═══ Page text

YoungXiyuan / DCA

This repository contains code used in the EMNLP 2019 paper "Learning Dynamic Context Augmentation for Global Entity Linking".
https://arxiv.org/abs/1909.02117
46 stars 15 forks source link

Error after 55th epoch while saving the model #5

Closed SravyaMadupu closed 4 years ago

SravyaMadupu commented 4 years ago

The model is running fine for 55 epochs and but at the 55th epoch when it is to be saved it is throwing an error as below. Any idea about this error?

epoch 54 total loss 0.2056220420028012 0.00021576289821909886 aida-A micro F1: 0.9303830497860348 aida-B micro F1: 0.9400222965440357 msnbc micro F1: 0.9426166794185157 aquaint micro F1: 0.8755244755244754 ace2004 micro F1: 0.8933601609657947 clueweb micro F1: 0.742094861660079 wikipedia micro F1: 0.7821906663708305 change learning rate to 0.0001 att_mat_diag tok_score_mat_diag entity2entity_mat_diag entity2entity_score_mat_diag knowledge2entity_mat_diag knowledge2entity_score_mat_diag type_emb cnn.weight cnn.bias score_combine.0.weight score_combine.0.bias score_combine.3.weight score_combine.3.bias save model to model Traceback (most recent call last): File "main.py", line 226, in ranker.train(conll.train, dev_datasets, config) File "/content/drive/My Drive/data.tar.gz (Unzipped Files)/DCA/ed_ranker.py", line 1032, in train self.model.save(self.args.model_path) File "/content/drive/My Drive/data.tar.gz (Unzipped Files)/DCA/abstract_word_entity.py", line 78, in save json.dump(config, f) File "/usr/lib/python3.6/json/init.py", line 179, in dump for chunk in iterable: File "/usr/lib/python3.6/json/encoder.py", line 430, in _iterencode yield from _iterencode_dict(o, _current_indent_level) File "/usr/lib/python3.6/json/encoder.py", line 404, in _iterencode_dict yield from chunks File "/usr/lib/python3.6/json/encoder.py", line 437, in _iterencode o = _default(o) File "/usr/lib/python3.6/json/encoder.py", line 180, in default o.class.name) TypeError: Object of type 'set' is not JSON serializable

YoungXiyuan commented 4 years ago

This is the first time that I have encountered this kind of problem which is never be reported by other users.

══════

» **Instructions**
A) In the issue thread about the model-saving error, what error does the traceback end with?
B) Pick up the issue thread about the model-saving error after its last reply and keep it going.

═══ Information provided

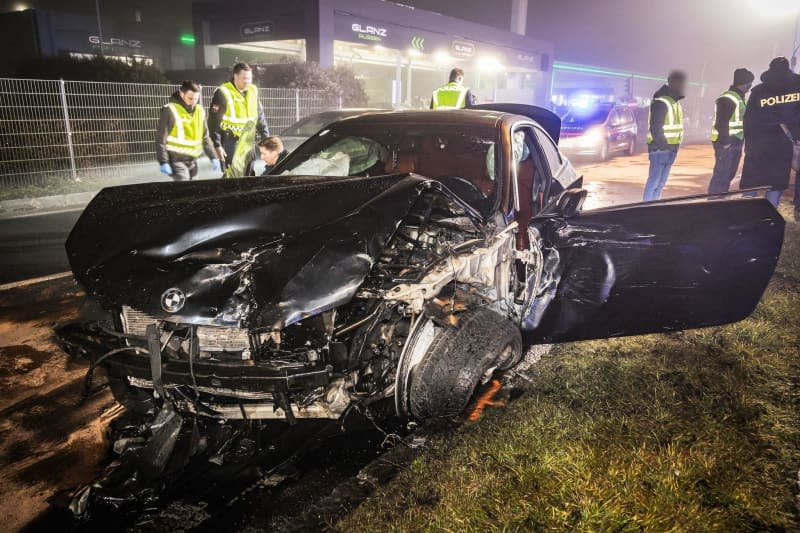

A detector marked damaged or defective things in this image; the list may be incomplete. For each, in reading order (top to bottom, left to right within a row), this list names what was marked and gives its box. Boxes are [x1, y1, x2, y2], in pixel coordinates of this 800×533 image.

crumpled hood [68, 175, 438, 328]
severely damaged bmw [59, 107, 784, 424]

══════

» **Written answers**
A) TypeError: Object of type 'set' is not JSON serializable

B)
Did that error occur when saving the model for the first time? Maybe it occured due to the unstable platform environment.

According to the error log "File '/content/drive/My Drive/data.tar.gz (Unzipped Files)/DCA/abstract_word_entity.py', line 78, in save json.dump(config, f)", I guess that maybe you need to place the DCA project in a normal directory instead of a .tar.gz file, give it a try. (-:

SravyaMadupu commented 4 years ago

It is just a file name. It is a normal directory. I unzipped the folder to google drive and the name was auto-generated. It is a normal directory. :-| Maybe the error is because of the changes I made then.

I have made some changes to the code to run it on CPU. Using GPU each epoch is taking a lot of time. Strangely on CPU epoch is able to run in 4 mins and on GPU each epoch is taking more than 45 minutes. Is the behavior normal?

YoungXiyuan commented 4 years ago

I apologize for that I have never encountered that strange problem before.

First, I would like to check which training method you choose? Supervised Learning or Reinforcement learning?

Second, is it convenient for you to provide some hardware information about your platform? We trained our framework on the one GeForce GTX 1080 card with 8GB memory and two Intel(R) Xeon(R) CPUs (E5-2683 v3@2.00GHz), with sufficient memory size (about 384 GB) and SSD storage (about 3.1 TB).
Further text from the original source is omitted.